I recently watched Stranger than Fiction (Yes, it was been six years since this film came out. I like to watch movies way after they come out. Okay, it's not strictly purposeful; it just happens that way when you have kids, a job, [insert excuse for less free time here]. Although it's nice in a way, to come late to a film, as you don't have the wave of publicity distracting you from your actual impression of it. In fact, if you're like me, the distance from pop-culture means you have no idea what you're in for. Of course, I have varied from that trend when the stars align - i.e. babysitter and free time is available when desired movie is still in the theatre.). It stars Will Ferrell, Queen Latifah, Emma Thompson, Dustin Hoffman (who, ohmygod is 75 years old. I am currently refusing to believe that, regardless of evidence to the contrary. He's still 20-year-old Ben in my eyes.) and Maggie Gyllenhaal.
On to the film:
It was funny, light, sweet, and yet... incredibly intense, somehow, all at once. I didn't want to move from my spot during watching.
The writing was so funny - Will Ferrell cracked me up continually - and yet...
--- if you haven't watched the film yet, the following will be a bit of a plot spoiler, so, consider yourself warned ---
Plot Synopsys: Famous serial fiction writer Karen Eiffel is suffering from writer's block. Chiefly, she can’t find the close of her story; ending the life of her main character, Harold Crick. Harold, it just so happens, is more than a character - he exists outside of her imagination and page; living his life, as narrated by her. How Harold's life unfolds - with order, routine, sameness - is predicated on how Karen writes the story - mostly. At essence; what happens to him is dictated by a greater force - and thus, he comes to believe the ending of his life may already told; destiny writ, like a puppet. Only, it isn't, and he isn't. He starts to break away from his routine, change up the sameness, tries to figure out whether his life is a comedy or a tragedy, discovers love, and who he really is, and begins to look for her (God). Upon meeting, each telling the other who he is; they find they are each, in their own way, searching for the right ending. Harold reads the ending of his story and lets her know that it's okay for her to dictate how his life will end:
"I read it and I loved it and there's only one way it can end."
Only... she doesn't agree.
Because, you see, life just isn't like that.

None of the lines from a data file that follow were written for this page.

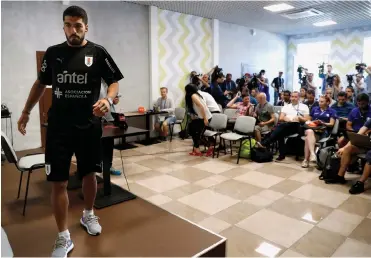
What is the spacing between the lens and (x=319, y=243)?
2.43 m

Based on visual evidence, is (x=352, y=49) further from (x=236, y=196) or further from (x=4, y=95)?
(x=4, y=95)

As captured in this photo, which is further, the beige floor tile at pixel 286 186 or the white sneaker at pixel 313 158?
the white sneaker at pixel 313 158

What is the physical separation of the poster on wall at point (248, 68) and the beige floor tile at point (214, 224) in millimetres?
6518

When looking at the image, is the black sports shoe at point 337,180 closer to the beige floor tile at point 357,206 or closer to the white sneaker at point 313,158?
the beige floor tile at point 357,206

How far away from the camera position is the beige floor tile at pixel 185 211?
2.87m

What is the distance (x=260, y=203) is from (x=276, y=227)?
0.53 m

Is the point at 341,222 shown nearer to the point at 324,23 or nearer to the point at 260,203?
the point at 260,203

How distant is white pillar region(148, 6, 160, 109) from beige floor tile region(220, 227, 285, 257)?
14.5 ft

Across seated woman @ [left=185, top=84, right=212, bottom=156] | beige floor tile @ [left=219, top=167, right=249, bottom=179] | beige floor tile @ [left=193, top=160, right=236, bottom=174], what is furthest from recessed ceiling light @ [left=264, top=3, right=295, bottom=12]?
beige floor tile @ [left=219, top=167, right=249, bottom=179]

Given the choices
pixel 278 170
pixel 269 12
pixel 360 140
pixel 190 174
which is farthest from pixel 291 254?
pixel 269 12

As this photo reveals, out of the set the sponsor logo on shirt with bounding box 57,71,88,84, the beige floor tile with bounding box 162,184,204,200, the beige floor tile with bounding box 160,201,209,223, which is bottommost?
the beige floor tile with bounding box 160,201,209,223

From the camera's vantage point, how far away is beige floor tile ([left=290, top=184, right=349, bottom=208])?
10.6 feet

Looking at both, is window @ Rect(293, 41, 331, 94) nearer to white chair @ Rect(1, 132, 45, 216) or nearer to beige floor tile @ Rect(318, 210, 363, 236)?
beige floor tile @ Rect(318, 210, 363, 236)


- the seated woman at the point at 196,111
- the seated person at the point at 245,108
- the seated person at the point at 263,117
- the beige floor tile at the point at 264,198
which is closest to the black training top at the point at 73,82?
the beige floor tile at the point at 264,198
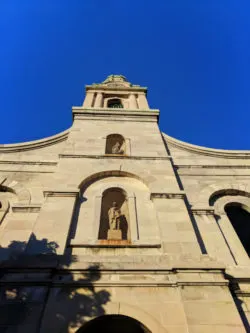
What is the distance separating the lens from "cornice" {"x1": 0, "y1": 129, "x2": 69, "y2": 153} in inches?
451

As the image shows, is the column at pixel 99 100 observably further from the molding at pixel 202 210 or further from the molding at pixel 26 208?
the molding at pixel 202 210

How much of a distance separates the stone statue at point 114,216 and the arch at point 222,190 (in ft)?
10.2

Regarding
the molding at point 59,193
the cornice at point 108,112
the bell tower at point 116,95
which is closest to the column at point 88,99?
the bell tower at point 116,95

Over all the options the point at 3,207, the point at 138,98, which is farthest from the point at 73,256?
the point at 138,98

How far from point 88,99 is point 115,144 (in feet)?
19.1

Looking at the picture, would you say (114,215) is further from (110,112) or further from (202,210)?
(110,112)

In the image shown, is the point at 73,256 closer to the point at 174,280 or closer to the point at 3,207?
the point at 174,280

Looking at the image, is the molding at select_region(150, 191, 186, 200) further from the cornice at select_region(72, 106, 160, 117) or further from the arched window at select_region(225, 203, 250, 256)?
the cornice at select_region(72, 106, 160, 117)

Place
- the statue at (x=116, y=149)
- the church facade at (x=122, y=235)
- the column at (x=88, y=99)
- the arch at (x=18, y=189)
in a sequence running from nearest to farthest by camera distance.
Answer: the church facade at (x=122, y=235) < the arch at (x=18, y=189) < the statue at (x=116, y=149) < the column at (x=88, y=99)

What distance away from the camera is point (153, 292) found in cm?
551

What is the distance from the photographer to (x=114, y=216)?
8141 millimetres

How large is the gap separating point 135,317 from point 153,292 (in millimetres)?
661

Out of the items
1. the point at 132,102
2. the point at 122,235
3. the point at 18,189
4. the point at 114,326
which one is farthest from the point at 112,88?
the point at 114,326

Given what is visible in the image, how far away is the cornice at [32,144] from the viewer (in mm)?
11461
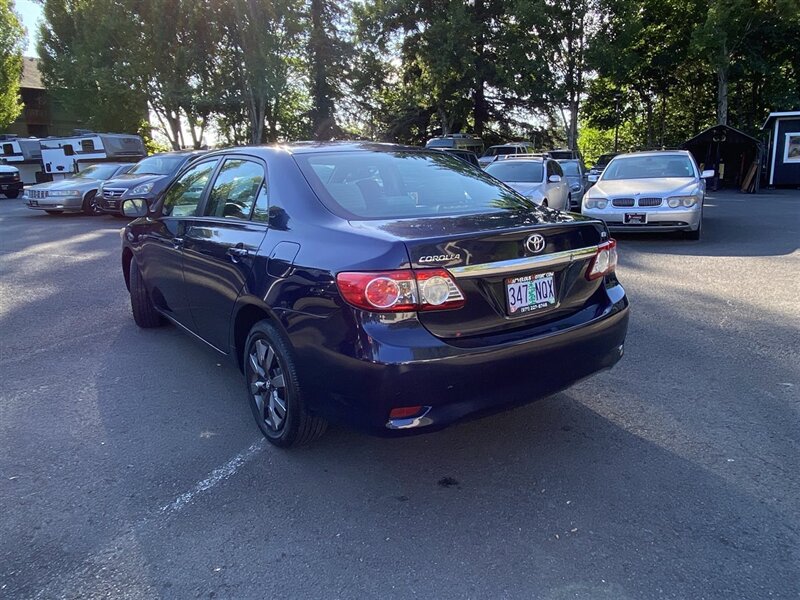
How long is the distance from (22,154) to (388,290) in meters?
30.9

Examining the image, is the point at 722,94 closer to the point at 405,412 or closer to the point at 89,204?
the point at 89,204

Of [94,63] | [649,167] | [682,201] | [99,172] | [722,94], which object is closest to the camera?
[682,201]

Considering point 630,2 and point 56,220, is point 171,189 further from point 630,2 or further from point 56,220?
point 630,2

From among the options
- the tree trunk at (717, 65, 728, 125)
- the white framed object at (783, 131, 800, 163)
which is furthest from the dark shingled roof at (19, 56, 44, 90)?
the white framed object at (783, 131, 800, 163)

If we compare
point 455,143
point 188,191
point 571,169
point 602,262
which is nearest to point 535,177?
point 571,169

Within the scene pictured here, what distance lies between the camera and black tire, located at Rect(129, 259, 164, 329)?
5.44 meters

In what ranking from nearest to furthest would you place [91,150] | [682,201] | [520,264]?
[520,264] → [682,201] → [91,150]

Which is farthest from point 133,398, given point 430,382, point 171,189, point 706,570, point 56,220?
point 56,220

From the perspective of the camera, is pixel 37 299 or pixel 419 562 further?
pixel 37 299

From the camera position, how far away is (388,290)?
103 inches

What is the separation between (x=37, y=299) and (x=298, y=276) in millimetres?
5336

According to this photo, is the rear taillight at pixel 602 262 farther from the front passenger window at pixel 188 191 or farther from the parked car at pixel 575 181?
the parked car at pixel 575 181

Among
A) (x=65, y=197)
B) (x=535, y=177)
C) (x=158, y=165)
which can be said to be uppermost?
(x=158, y=165)

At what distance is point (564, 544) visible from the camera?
2.53 metres
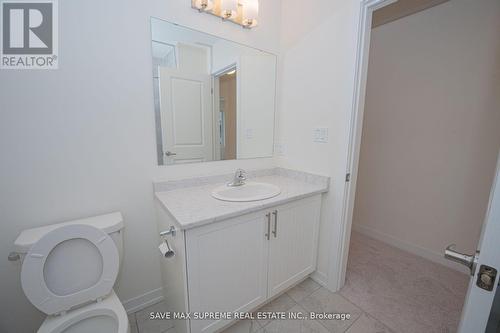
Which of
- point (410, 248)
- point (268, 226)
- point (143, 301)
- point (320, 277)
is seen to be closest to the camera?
point (268, 226)

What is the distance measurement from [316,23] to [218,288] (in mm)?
1942

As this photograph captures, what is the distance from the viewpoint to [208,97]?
1580 mm

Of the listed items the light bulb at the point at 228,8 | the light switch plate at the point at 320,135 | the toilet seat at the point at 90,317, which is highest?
the light bulb at the point at 228,8

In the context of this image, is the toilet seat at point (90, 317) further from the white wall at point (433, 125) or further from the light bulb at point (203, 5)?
the white wall at point (433, 125)

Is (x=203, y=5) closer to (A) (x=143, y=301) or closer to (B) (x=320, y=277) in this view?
(A) (x=143, y=301)

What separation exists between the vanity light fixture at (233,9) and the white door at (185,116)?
17.2 inches

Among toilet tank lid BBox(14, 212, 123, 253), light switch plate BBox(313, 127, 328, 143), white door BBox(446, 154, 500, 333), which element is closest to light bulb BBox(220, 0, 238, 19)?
light switch plate BBox(313, 127, 328, 143)

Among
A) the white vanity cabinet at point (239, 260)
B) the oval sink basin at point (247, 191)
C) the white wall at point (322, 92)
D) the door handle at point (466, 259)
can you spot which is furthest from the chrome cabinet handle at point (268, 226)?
the door handle at point (466, 259)

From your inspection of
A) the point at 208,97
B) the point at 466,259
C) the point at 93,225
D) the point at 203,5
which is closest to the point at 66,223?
the point at 93,225

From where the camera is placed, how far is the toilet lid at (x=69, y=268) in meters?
0.91

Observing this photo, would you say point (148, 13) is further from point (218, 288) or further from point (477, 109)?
point (477, 109)

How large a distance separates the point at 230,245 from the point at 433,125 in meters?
2.21

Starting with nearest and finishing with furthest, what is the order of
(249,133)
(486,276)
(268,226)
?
(486,276), (268,226), (249,133)

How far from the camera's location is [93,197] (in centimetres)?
120
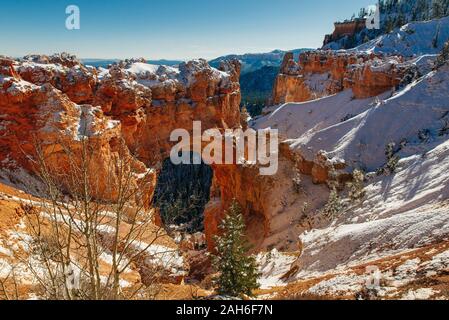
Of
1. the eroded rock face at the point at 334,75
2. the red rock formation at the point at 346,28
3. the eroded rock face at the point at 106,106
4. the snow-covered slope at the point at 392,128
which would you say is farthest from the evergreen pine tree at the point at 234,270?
the red rock formation at the point at 346,28

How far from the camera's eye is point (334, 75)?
81875mm

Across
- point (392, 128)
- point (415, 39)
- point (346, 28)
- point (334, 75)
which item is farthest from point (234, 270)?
point (346, 28)

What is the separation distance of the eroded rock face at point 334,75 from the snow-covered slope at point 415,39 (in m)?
16.3

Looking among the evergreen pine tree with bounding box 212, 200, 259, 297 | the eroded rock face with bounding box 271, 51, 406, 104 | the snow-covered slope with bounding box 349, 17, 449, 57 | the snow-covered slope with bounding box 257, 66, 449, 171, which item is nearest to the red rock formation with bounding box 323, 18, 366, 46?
the snow-covered slope with bounding box 349, 17, 449, 57

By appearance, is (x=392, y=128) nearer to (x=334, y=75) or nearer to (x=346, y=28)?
(x=334, y=75)

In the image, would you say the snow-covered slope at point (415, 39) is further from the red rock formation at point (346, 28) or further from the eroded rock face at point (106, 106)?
the eroded rock face at point (106, 106)

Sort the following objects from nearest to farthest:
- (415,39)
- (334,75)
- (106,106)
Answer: (106,106), (334,75), (415,39)

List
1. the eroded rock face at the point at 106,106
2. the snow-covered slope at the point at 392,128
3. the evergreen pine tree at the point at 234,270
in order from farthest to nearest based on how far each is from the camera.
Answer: the snow-covered slope at the point at 392,128 → the eroded rock face at the point at 106,106 → the evergreen pine tree at the point at 234,270

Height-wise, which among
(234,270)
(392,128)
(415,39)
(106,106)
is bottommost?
(234,270)

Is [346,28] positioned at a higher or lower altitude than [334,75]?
higher

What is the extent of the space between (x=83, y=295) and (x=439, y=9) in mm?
140295

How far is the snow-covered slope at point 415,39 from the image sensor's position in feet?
306

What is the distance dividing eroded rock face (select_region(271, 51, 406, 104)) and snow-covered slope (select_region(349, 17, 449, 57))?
16266mm

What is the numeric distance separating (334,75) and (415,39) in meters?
33.5
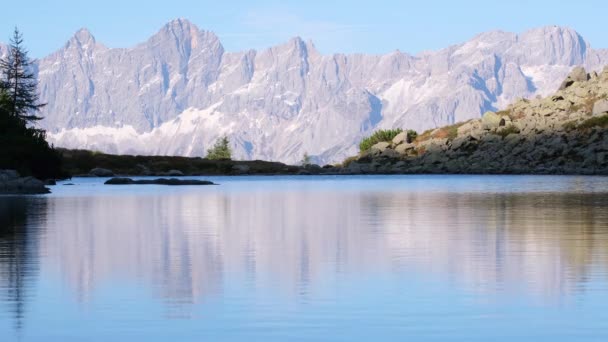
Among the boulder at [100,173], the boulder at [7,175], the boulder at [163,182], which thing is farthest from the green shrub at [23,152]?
the boulder at [100,173]

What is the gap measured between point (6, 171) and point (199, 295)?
7365cm

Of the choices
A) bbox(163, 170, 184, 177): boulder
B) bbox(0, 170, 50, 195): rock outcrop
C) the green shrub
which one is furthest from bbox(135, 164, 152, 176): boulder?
bbox(0, 170, 50, 195): rock outcrop

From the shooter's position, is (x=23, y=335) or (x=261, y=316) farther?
(x=261, y=316)

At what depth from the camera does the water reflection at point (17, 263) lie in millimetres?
20609

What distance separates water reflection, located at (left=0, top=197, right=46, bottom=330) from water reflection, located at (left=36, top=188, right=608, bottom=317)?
58 centimetres

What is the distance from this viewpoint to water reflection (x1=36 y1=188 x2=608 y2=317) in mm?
24047

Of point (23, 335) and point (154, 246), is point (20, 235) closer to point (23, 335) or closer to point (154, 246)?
point (154, 246)

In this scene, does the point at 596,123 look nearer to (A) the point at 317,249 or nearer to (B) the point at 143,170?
(B) the point at 143,170

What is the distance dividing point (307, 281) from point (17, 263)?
30.1 feet

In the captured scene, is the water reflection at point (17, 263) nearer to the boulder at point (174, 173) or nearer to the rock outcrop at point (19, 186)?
the rock outcrop at point (19, 186)

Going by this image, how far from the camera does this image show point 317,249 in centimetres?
3288

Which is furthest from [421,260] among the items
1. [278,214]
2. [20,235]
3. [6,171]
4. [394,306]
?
[6,171]

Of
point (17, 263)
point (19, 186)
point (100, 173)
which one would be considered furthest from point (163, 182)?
point (17, 263)

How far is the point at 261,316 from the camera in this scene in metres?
19.0
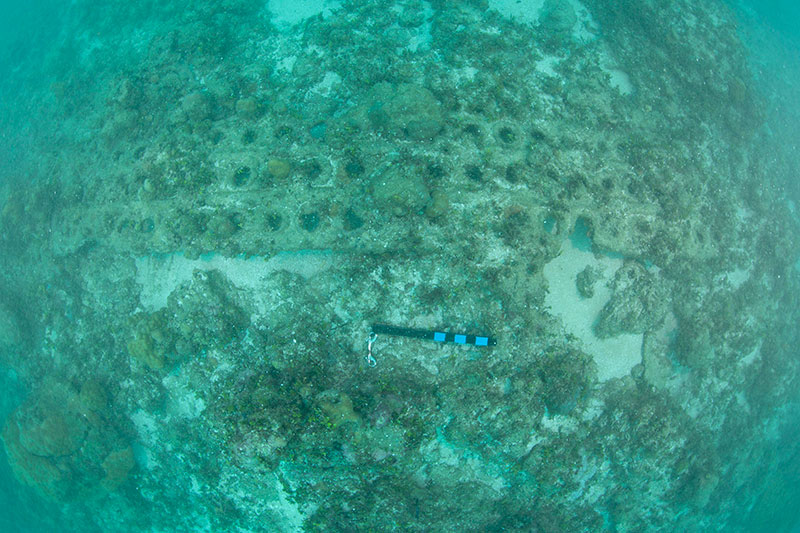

As Karen varies from her path of killing off her hero, she shines a light on the importance of the time we spend alive; how we shape our lives, and what we choose to do in our day-to-day - matters:
"Sometimes when we lose ourselves in fear & despair, in routine & constancy, in hopelessness & tragedy... we can still find reassurance in a familiar hand on our skin, or a kind and loving gesture or a subtle encouragement, or a loving embrace, or an offer of comfort...
and we must remember that all these things: the nuances, the anomalies, the subtleties which we assume only accessorize our days are in fact here for a much larger & nobler cause: they are here to save our lives."
I took away from the film that our lives aren't already written, no matter how much it might feel that they are. Our destinies aren't sealed, and no one is pulling all the strings. If we want to effect change on our path, we can. In fact, the path our life story takes is perhaps far more important than the ending or where we might go when our story is complete.
This film is sweet, funny, and definitely worth a watch. I loved the chemistry between the characters - all of them, interwoven and complex in their own rights. If for no other reason, you should see this so I won't be the only one who is stunned by how young Dustin Hoffman looks (gratuitous photo of Ben in The Graduate).